I basically became involved in education in my home, but I started volunteering in classrooms and afterschool programs when I was 17. When I was an undergraduate at Fresno State I gradually started substitute teaching K-12 but I always felt I would find my niche in college.

So college was a given in your family. Was it super easy for you?

No! School was not easy for me, I had a lot of struggles. Even with substitute teaching – it took me several times to pass the test just to be able to sub, but I did it. I am very open with my students about this because I want them to know that if you get knocked down you have to keep going.

Grad school, too, was a challenge. I didn’t get in at first, I had to go back for a year and a half to raise my GPA in hopes of doing better in the application process and that wasn’t a guarantee. But I was adamant and driven to represent my family and my community in a positive manner so I did whatever it took to get that opportunity. I did reapply and I did get in, but I’m very open about what a struggle it was.

Now that you’re in front of your own classes, what’s the secret to your success?

It’s a lot of treating students with the utmost respect and emphasizing that we are all one. I want students to feel that when we get into Mr. H’s class, we’re going to have a good time, learn and share experiences. The number one thing, the key, is acceptance. I tend to talk about my faults rather than my successes and let them know that it wasn’t easy for me so I don’t take anything for granted and then, they trust me.

What’s the most important ingredient for being an effective teacher to the diverse student body you come into contact with?

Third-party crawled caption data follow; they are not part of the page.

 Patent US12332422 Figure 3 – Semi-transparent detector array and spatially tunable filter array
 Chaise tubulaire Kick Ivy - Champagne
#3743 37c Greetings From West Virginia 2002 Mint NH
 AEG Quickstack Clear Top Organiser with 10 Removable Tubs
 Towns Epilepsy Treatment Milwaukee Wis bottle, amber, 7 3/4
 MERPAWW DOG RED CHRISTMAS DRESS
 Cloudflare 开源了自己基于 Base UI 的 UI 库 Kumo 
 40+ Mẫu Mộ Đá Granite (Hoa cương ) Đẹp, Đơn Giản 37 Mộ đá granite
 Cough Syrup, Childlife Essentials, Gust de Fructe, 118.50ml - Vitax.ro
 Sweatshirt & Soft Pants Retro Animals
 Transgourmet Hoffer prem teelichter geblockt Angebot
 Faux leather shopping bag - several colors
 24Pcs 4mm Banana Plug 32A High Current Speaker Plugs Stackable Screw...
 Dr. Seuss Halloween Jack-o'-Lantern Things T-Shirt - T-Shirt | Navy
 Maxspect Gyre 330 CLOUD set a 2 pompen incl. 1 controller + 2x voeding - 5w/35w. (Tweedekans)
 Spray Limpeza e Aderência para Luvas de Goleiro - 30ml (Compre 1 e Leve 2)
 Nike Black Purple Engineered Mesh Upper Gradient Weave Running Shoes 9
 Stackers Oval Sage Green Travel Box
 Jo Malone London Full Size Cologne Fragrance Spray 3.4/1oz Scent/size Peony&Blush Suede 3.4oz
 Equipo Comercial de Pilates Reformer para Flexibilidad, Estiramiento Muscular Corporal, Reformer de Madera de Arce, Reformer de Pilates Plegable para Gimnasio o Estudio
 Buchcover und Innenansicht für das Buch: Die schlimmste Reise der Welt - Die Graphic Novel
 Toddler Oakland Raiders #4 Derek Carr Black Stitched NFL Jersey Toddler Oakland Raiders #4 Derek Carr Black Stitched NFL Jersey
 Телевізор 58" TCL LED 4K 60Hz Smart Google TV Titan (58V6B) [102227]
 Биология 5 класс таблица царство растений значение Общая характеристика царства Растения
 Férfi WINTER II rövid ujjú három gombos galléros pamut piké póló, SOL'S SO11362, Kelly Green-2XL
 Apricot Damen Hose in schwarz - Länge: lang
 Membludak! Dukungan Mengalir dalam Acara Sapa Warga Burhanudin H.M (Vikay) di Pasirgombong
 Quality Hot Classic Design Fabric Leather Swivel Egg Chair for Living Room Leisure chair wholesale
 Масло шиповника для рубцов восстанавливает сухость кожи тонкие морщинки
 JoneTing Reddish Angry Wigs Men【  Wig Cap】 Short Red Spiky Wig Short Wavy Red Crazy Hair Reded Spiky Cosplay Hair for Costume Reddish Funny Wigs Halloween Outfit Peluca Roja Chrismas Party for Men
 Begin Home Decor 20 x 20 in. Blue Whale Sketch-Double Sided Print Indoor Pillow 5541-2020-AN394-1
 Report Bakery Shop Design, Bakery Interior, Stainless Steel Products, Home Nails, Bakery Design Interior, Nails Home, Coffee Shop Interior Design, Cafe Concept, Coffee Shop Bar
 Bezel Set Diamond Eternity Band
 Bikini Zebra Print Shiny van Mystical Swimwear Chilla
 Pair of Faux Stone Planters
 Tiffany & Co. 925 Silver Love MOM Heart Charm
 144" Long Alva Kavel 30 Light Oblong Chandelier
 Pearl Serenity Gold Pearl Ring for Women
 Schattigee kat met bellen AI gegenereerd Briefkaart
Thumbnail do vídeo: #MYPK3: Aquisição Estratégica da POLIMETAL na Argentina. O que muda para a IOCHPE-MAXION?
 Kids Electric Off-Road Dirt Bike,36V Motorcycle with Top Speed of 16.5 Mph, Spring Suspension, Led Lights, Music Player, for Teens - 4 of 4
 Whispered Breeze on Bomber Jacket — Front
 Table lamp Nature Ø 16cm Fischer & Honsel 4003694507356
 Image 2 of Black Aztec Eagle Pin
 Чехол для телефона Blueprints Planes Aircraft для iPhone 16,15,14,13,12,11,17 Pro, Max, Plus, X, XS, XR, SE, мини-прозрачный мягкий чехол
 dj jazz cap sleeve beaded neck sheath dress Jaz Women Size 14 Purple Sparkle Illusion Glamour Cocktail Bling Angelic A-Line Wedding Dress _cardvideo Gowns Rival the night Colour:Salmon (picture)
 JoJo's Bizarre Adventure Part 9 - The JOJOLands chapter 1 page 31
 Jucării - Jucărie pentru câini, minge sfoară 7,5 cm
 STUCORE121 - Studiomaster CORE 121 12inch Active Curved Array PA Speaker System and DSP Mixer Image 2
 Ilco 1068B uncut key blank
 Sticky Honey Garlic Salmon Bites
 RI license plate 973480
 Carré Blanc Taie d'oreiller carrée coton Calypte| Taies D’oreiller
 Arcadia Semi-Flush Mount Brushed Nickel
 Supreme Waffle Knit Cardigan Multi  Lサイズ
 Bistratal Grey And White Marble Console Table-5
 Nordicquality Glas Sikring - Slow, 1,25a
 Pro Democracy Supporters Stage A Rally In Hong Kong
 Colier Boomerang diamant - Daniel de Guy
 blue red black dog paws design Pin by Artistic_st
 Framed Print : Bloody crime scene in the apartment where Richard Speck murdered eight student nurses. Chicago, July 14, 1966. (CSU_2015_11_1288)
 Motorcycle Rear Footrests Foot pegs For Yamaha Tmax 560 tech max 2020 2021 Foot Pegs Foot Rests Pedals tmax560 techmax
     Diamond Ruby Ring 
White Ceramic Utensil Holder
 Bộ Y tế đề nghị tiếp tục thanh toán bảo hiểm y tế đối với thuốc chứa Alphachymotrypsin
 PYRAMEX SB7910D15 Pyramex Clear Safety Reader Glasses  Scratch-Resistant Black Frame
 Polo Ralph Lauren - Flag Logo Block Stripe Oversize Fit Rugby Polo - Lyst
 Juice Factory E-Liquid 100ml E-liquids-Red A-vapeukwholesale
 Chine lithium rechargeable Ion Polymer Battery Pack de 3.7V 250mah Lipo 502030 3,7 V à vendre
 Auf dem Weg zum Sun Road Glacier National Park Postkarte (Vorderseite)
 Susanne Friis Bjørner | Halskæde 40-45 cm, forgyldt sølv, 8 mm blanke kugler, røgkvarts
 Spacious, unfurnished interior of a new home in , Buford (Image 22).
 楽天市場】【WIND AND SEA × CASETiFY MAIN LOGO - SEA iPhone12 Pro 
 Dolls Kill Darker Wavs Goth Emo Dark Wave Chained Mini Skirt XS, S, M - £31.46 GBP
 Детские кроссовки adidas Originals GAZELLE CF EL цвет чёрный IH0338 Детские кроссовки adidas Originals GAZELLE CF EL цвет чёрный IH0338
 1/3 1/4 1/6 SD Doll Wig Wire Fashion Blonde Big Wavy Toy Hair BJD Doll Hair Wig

I keep the same style throughout a term but I adjust to the class, I do different things, I’m not satisfied with doing the same old, same old. I get students from all walks of life – from students 15 years old to 68 year olds – and they have even more energy than I do! I look up to my students as much as they look up to me and I tell them “Just because I’m here teaching doesn’t mean I ever stop learning from everyone, including you guys.”

What do you tell students is the secret to their own success?

What I share with my students is that education is not just about them. This whole college experience isn’t just about you, it has to do with your family, the people who have helped you become a better person get to here, it wasn’t only your choice. And I tell them to think of the long haul, you’re not going to be some overnight success – there will be hard work over many years and hopefully it will all be worth it. And if you don’t get there, at least you tried.

What advice do you have for students to excel beyond school?

School and careers are so competitive. To go into any field good grades are not enough – it’s a necessity of course, but it’s also not just about smarts. If you can learn from your mistakes, that’s the real intelligence. What I tell everyone is handle your business inside and outside the classroom – network, reach out to people in your field, go to talks, connect with professors and stay in contact with the people you meet.

Besides taking care of business in class and networking, I say focus on a career vs. a job. Focus on something that you love, something that when you’re up there doing it, you give it everything you’ve got.